Scraped caption text data:
- Opening Delimiter -
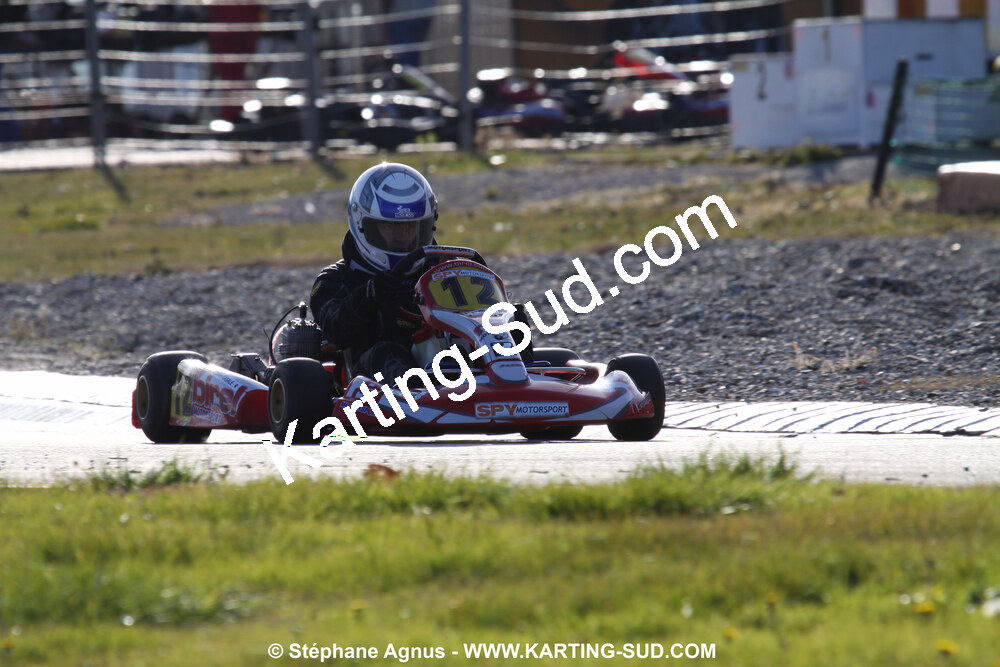 IMG_6749.JPG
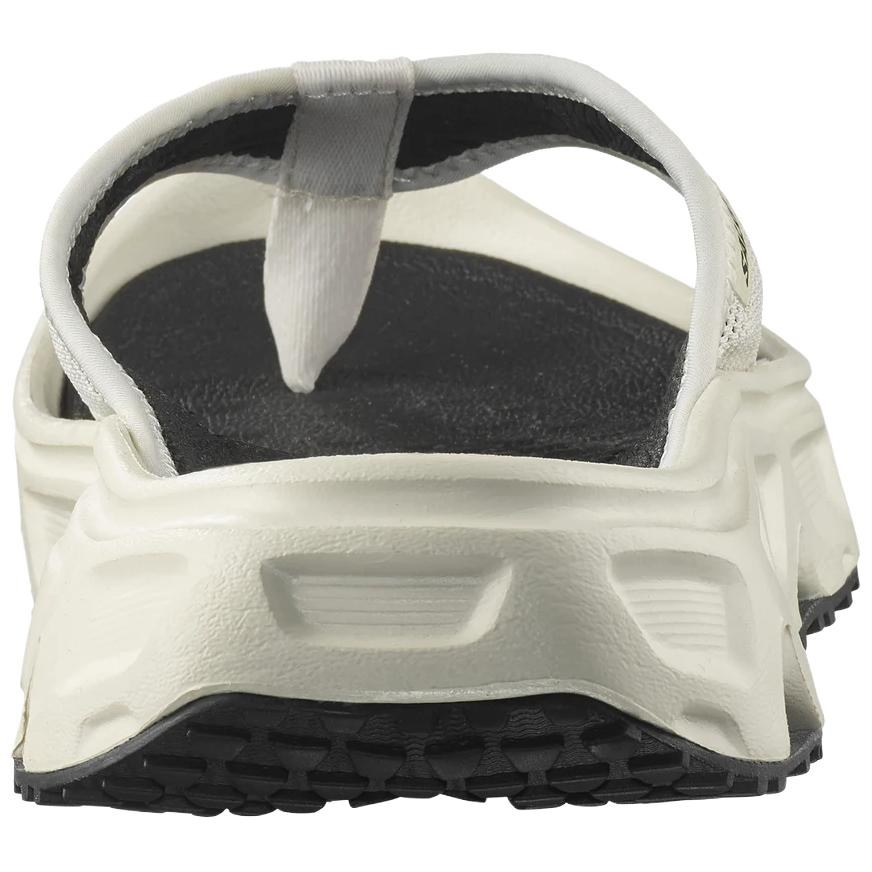 Salomon Reelax Break 6.0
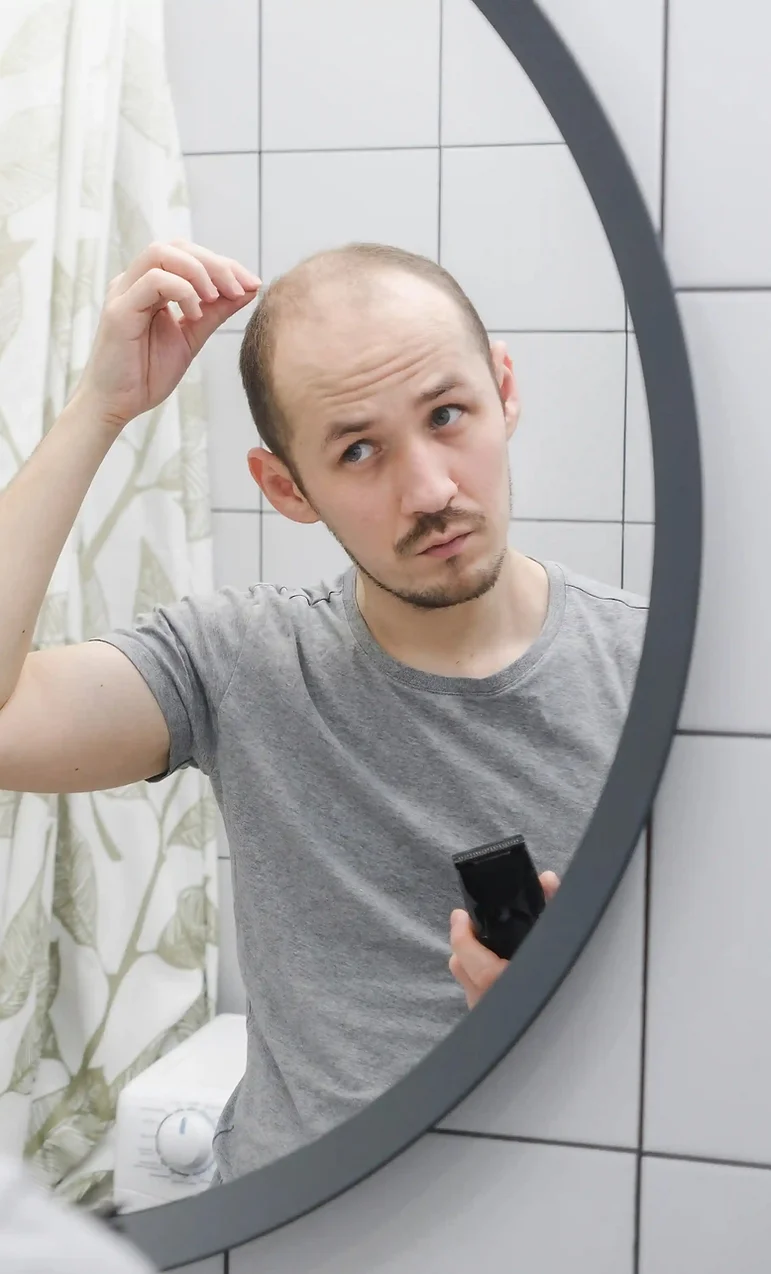 wefwefwefewfwe DHI Hair Transplant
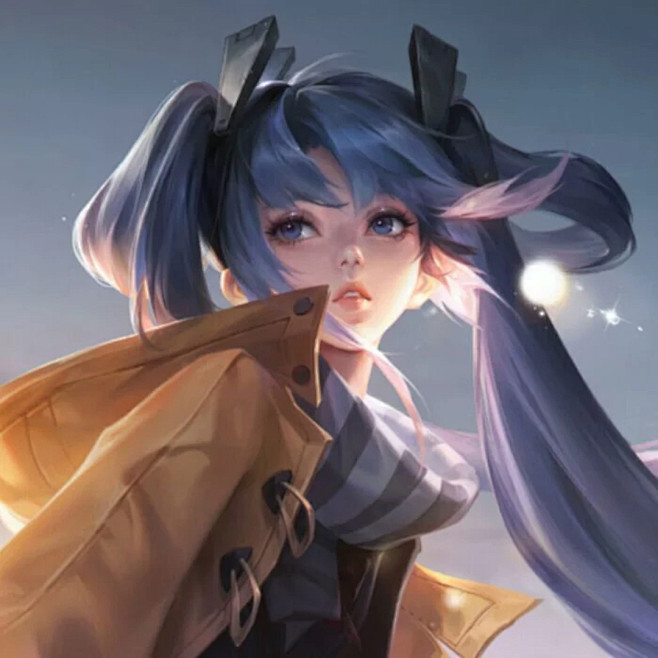 微博加入LPL战场，SN官宣改名为WBG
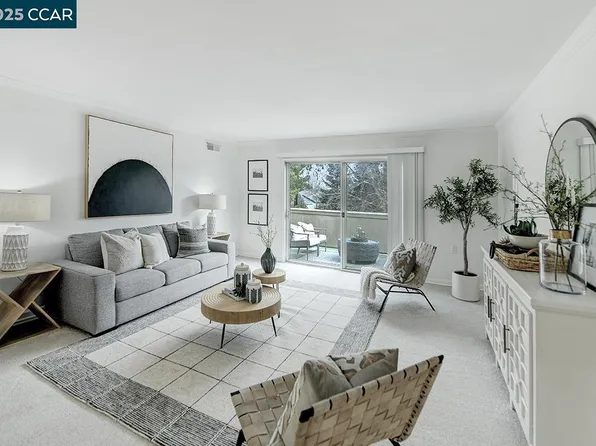 1408 Golden Rain Rd APT 1, Walnut Creek, CA 94595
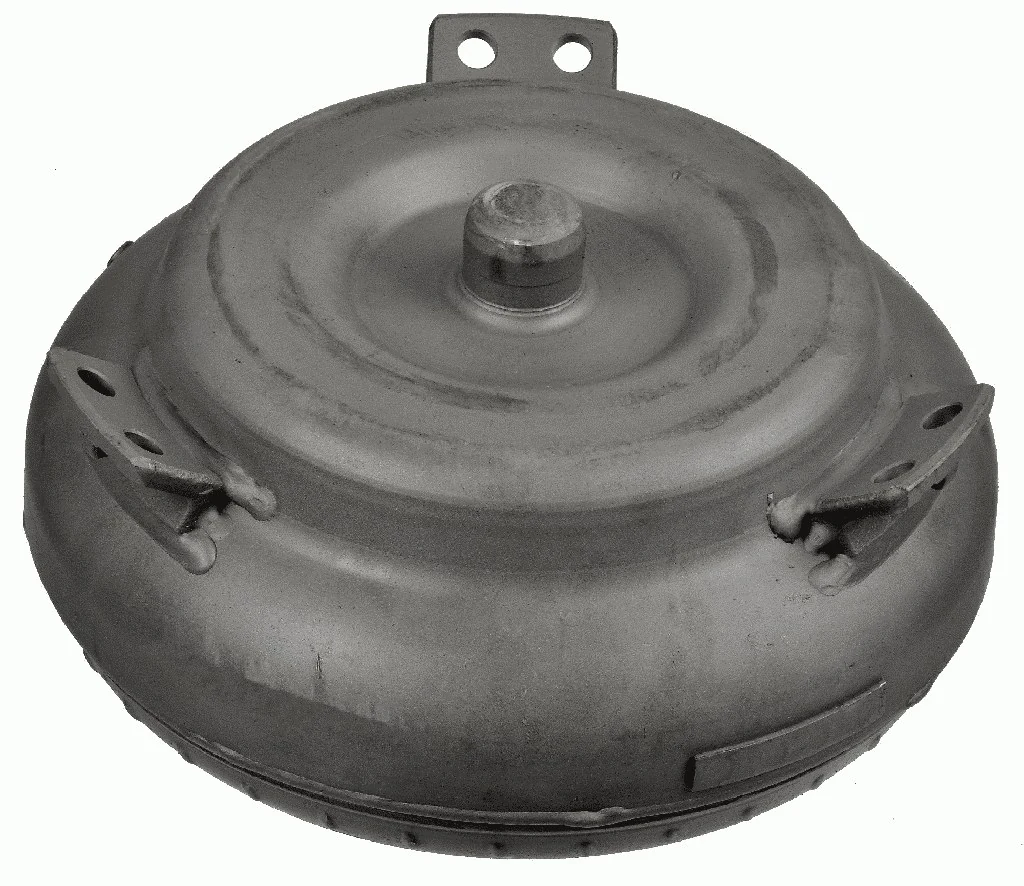 0700600036 Sachs Гидротрансформатор автоматической коробки передач
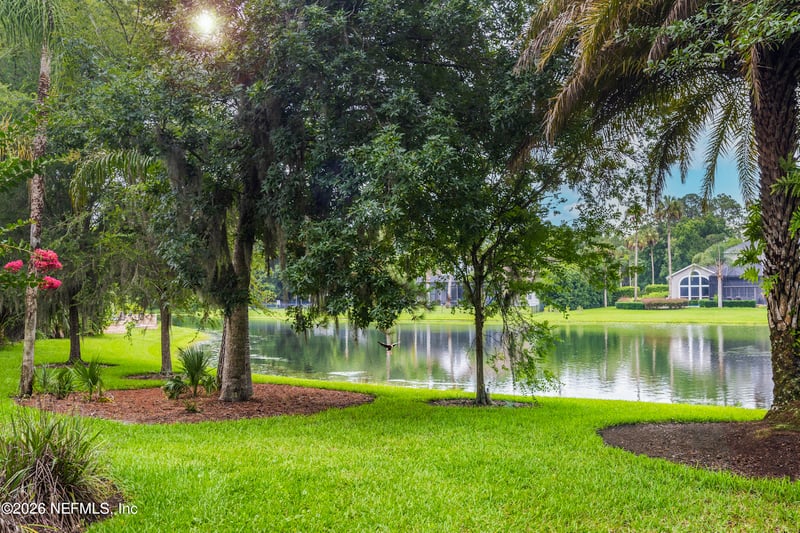315 Clearwater Dr, Ponte Vedra Beach, FL 32082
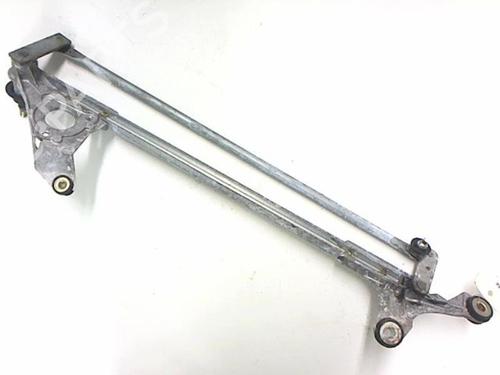 Front wipers mechanism HONDA CR-V I (RD) 2.0 16V 4WD (RD1, RD3) | BP20437978C83 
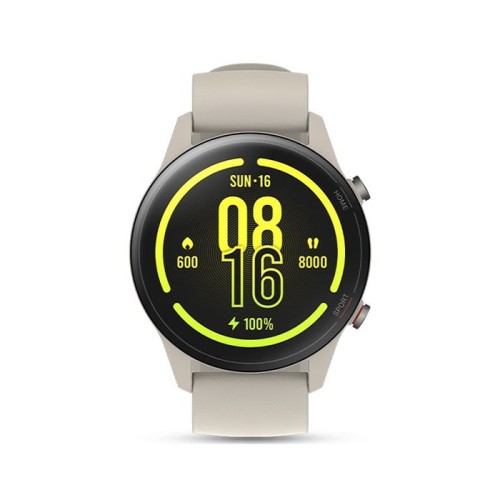 ساعت هوشمند شیائومی مدل Mi Watch Revolve Active - Image 6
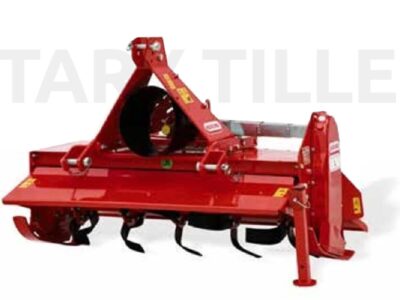 rotavator l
- Closing Delimiter -
- [REQUIRED ACTION]
Rename "Clearwater Dr" to "Clearwater Drive" throughout the records, keep every other line unchanged, and leave the pictures out of your answer.

- [EXERCISE SOLUTION]
 IMG_6749.JPG
 Salomon Reelax Break 6.0
 wefwefwefewfwe DHI Hair Transplant
 微博加入LPL战场，SN官宣改名为WBG
 1408 Golden Rain Rd APT 1, Walnut Creek, CA 94595
 0700600036 Sachs Гидротрансформатор автоматической коробки передач
315 Clearwater Drive, Ponte Vedra Beach, FL 32082
 Front wipers mechanism HONDA CR-V I (RD) 2.0 16V 4WD (RD1, RD3) | BP20437978C83 
 ساعت هوشمند شیائومی مدل Mi Watch Revolve Active - Image 6
 rotavator l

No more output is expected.